My News and Reviews
Not much news here, not that there ever really is, but I did post a review last week for The Journey to the West, Volume 3. I only have one more volume to go in Anthony C. Yu's translation of this Chinese classic. However, the post that I'm particularly happy with from last week is Random Musings: 1001 Comics You Must Read Before You Die--Japan. I found an excuse to not only make a list, but a spreadsheet!
And now for fun things online: Connie of Slightly Biased Manga has a great list of Medical Manga that I would recommend checking out. Also, Yaoi-con was this weekend. Arguably the biggest news to come out of the con this year is that Viz Media is starting a boys' love imprint called SuBLime. (Note the BL in the name.) It's starting out as digital, but print manga is expected to launch this coming spring. The link to Anime News Network's article on the announcement can be found here.
The Horror Manga Moveable Feast begins today! I've got a vampire-filled quick takes section for your enjoyment here (plus Samurai 7 because I felt like watching it). Later this week I'll be posting an in-depth review of the manga adaptation of Otsuichi's award-winning novel Goth. The Feast will be running through the 31st, so I'll have another batch of horror themed quick takes ready for next week, too.
Hellsing, Volumes 1-8 by Kohta Hirano. What do you get when you have fanatical groups of Catholics, Protestants, and Nazis, with vampires and werewolves thrown in for good measure, who all want to kill each other? You get the insanity that is Hellsing. There's not really much of a plot beyond that, but none is really needed. Hirano is obviously having a lot of fun with this series and the readers are in for one hell of a ride. There's plenty of blood, gore, and violence, but Hirano's artwork is well suited for what is asked of it. My favorite character is easily Alucard and I wish that he would show up more in the series than he actually does. But when he does make an appearance it is extremely memorable.
Taimashin: The Red Spider Exorcist, Volume 1 written by Hideyuki Kikuchi and illustrated by Shin Yong-Gwan. I'm not really sure what's going on yet in Taimashin, but I don't really care because I'm so enthralled by the titular red spider exorcist. I think that is somewhat the point, though. Megumi doesn't really know what's going on either, but for some reason she's being pursued by demons.
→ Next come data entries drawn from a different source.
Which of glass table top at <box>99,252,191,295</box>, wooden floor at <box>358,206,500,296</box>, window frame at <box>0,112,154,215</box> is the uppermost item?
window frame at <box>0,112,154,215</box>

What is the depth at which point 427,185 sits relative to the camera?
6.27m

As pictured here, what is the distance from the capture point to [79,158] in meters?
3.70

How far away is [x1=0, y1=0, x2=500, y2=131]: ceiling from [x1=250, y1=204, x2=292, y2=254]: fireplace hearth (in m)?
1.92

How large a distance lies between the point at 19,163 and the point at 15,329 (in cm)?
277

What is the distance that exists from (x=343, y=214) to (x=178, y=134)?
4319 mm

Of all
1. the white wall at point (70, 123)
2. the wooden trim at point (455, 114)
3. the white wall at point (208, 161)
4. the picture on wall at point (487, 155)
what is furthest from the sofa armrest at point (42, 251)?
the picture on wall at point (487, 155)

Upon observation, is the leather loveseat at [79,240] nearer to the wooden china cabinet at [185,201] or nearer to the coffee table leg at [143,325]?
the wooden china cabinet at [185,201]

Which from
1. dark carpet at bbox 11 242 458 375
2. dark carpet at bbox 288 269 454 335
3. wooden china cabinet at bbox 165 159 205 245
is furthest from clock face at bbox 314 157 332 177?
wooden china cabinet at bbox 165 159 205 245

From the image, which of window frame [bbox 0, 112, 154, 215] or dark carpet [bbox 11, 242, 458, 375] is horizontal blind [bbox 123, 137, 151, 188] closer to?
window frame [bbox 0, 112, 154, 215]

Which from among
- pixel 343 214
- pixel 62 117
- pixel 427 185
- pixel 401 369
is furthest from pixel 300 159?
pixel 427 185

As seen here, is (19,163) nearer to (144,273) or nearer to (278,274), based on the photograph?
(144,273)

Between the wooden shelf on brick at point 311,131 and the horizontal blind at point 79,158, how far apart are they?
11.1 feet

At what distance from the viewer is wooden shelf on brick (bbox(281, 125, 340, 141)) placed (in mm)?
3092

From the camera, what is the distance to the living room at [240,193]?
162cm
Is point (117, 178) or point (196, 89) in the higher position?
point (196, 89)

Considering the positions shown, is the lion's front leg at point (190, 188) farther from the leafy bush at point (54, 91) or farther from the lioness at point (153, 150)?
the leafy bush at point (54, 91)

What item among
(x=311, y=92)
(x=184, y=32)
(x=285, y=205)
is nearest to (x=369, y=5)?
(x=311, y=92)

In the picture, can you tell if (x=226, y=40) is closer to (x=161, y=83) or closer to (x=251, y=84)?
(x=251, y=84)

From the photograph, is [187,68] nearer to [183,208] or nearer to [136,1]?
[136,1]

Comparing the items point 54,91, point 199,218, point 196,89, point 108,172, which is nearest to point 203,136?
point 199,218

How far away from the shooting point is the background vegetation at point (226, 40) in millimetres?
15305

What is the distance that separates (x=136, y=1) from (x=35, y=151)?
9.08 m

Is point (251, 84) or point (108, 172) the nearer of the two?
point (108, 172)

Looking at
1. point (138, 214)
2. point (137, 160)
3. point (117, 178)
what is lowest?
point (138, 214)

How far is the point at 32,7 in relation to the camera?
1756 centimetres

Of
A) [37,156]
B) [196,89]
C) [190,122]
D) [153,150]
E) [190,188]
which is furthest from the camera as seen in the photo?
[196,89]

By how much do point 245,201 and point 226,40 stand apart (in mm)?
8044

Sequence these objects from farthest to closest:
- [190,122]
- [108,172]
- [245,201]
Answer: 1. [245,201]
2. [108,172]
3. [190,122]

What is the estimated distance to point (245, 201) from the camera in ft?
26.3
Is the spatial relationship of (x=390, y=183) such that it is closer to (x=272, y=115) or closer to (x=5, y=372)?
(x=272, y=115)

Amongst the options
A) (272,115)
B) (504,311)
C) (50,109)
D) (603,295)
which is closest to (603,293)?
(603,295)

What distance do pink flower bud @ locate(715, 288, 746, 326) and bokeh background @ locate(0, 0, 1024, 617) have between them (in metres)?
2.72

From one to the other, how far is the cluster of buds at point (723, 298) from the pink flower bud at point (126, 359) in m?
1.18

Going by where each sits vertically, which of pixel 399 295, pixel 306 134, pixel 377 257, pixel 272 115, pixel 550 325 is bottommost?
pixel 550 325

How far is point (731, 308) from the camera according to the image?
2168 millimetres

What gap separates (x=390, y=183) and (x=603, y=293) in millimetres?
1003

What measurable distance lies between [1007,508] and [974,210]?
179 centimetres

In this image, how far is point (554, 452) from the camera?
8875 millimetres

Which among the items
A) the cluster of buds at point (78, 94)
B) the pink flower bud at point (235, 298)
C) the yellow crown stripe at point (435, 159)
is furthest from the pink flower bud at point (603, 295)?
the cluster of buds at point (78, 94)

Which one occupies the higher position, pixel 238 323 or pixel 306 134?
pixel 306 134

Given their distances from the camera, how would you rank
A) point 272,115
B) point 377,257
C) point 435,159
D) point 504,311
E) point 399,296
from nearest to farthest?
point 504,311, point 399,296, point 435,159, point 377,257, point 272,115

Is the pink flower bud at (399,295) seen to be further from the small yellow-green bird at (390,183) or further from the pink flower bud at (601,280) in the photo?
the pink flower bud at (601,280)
She is told to seek the aid of Akamushi, an elegant Noh dancer gifted with astounding supernatural abilities. Some of the scenes are actually pretty creepy. Yong-Gwan's art is very clean and attractive, Akamushi in particular. I'd like to see where things go with Taimashin, and I'd like to see more of Akamushi, so I'll be picking up the next volume in the series.
Vampire Hunter D, Volume 1 by Saiko Takaki. Not having read the Vampire Hunter D novels, I don't know how the manga adaptation compares. I can say that it does make me want to give the original a try, though. D is certainly the most compelling character, which is understandable; he is the hero of the series, after all. He's dark and brooding and beautiful. As a vampire hunter, he's also a talented fighter. I like the setting of Vampire Hunter D, a post-apocalyptic far future where humanity is just barely hanging on. Vampires, known as the Nobility, who rule over the humans and hold much of the power are now in decline as well. But that doesn't mean they are any less dangerous.
Vampire's Portrait, Volume 1 by Hiroki Kusumoto. For as sexy as the vampire Sein is supposed to be, there is absolutely no chemistry between him and his supposed romantic interest Lou. I actually found the Vampire's Portrait to be rather frustrating for just that reason. It's supposed to be a boys' love title but the characters' development is completely lacking and their relationship is unconvincing. Don't let the cover fool you. The best part of the volume is the showdown between Sein and his brother, particularly when Sein's "true face" is finally revealed to Lou and the readers. The scene and his appearance is fantastically frightening. In fact, I would consider Kusumoto's artwork to be the highlight of this manga.
Samurai 7 directed by Toshifumi Takizawa. Samurai 7 is a very interesting interpretation and adaptation of Kurosawa's classic film Seven Samurai. I quite enjoyed it and found the anime to be very engaging. Occasionally some of the parallels seem a bit forced, but at other times they're pulled off brilliantly. The series is at its best when it doesn't try to adhere to strictly to the original story and is free to be itself. The animation and production values are consistently high throughout. Samurai 7 grants some new takes on the characters involved in the story, as well. The portrayal of Katsushiro as an eager young man who matures and grows drastically is particularly well done.